- _What the exercise asks_
Copy the data below, substituting "pale petal" for each occurrence of "white petal" and keeping everything else the same.
-- start --
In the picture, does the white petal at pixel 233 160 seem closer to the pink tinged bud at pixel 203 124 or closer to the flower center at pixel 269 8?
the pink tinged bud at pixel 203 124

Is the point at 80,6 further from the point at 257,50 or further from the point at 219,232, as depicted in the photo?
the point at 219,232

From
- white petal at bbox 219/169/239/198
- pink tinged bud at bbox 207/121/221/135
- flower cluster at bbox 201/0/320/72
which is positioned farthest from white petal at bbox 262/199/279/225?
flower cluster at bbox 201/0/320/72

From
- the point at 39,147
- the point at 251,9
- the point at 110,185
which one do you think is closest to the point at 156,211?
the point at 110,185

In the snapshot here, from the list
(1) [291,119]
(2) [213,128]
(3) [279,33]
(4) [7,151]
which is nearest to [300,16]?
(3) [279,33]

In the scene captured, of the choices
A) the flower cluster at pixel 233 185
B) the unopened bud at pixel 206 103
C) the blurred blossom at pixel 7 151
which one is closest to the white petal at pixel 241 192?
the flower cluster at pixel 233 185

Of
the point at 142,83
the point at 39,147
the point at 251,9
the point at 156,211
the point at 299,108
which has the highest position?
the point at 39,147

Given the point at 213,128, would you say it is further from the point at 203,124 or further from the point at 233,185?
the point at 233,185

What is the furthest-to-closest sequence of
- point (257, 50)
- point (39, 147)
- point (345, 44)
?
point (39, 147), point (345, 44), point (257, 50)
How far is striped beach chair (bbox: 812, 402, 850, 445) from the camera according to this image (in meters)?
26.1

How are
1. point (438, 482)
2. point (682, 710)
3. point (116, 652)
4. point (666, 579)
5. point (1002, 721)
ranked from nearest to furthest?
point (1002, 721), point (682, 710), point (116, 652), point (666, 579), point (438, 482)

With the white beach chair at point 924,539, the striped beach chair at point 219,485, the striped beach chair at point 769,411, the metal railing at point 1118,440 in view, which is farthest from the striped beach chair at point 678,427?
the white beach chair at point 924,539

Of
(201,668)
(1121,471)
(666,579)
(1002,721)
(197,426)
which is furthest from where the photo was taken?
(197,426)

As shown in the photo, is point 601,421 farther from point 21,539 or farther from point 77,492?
-- end --
- _Task response_
In the picture, does the pale petal at pixel 233 160 seem closer to the pink tinged bud at pixel 203 124 or closer to the flower center at pixel 269 8?
the pink tinged bud at pixel 203 124

Is the point at 80,6 further from the point at 257,50 or further from the point at 219,232, as depicted in the photo?
the point at 219,232

From
- pale petal at bbox 219/169/239/198
- pink tinged bud at bbox 207/121/221/135
- flower cluster at bbox 201/0/320/72
which is positioned farthest from pale petal at bbox 262/199/279/225?
flower cluster at bbox 201/0/320/72

From
- the point at 39,147
- the point at 251,9
- the point at 110,185
which one do you think is closest to the point at 156,211?
the point at 110,185

In the snapshot here, from the list
(1) [291,119]
(2) [213,128]
(3) [279,33]
(4) [7,151]
which is nearest to [300,16]?
(3) [279,33]

In the scene captured, of the choices
A) the flower cluster at pixel 233 185
B) the unopened bud at pixel 206 103
C) the blurred blossom at pixel 7 151
which one is closest to the pale petal at pixel 241 192?
the flower cluster at pixel 233 185

Of
the point at 142,83
the point at 39,147
the point at 251,9
the point at 156,211
the point at 299,108
which has the highest position?
the point at 39,147

Given the point at 213,128, would you say it is further from the point at 203,124 or further from the point at 233,185?
the point at 233,185

What is the furthest-to-closest sequence of
- point (257, 50)
- point (39, 147)
- point (345, 44)
?
point (39, 147), point (345, 44), point (257, 50)
How far is striped beach chair (bbox: 812, 402, 850, 445) from the camera according to this image (in meters)?
26.1

How are
1. point (438, 482)
2. point (682, 710)
3. point (116, 652)
4. point (666, 579)
5. point (1002, 721)
ranked from nearest to furthest?
point (1002, 721), point (682, 710), point (116, 652), point (666, 579), point (438, 482)

With the white beach chair at point 924,539, the striped beach chair at point 219,485, the striped beach chair at point 769,411, the metal railing at point 1118,440 in view, which is farthest from the striped beach chair at point 678,427?
the white beach chair at point 924,539

Of
(201,668)
(1121,471)
(666,579)
(1002,721)
(197,426)
which is furthest from where the photo was taken?
(197,426)

As shown in the photo, is point 601,421 farther from point 21,539 or farther from point 77,492?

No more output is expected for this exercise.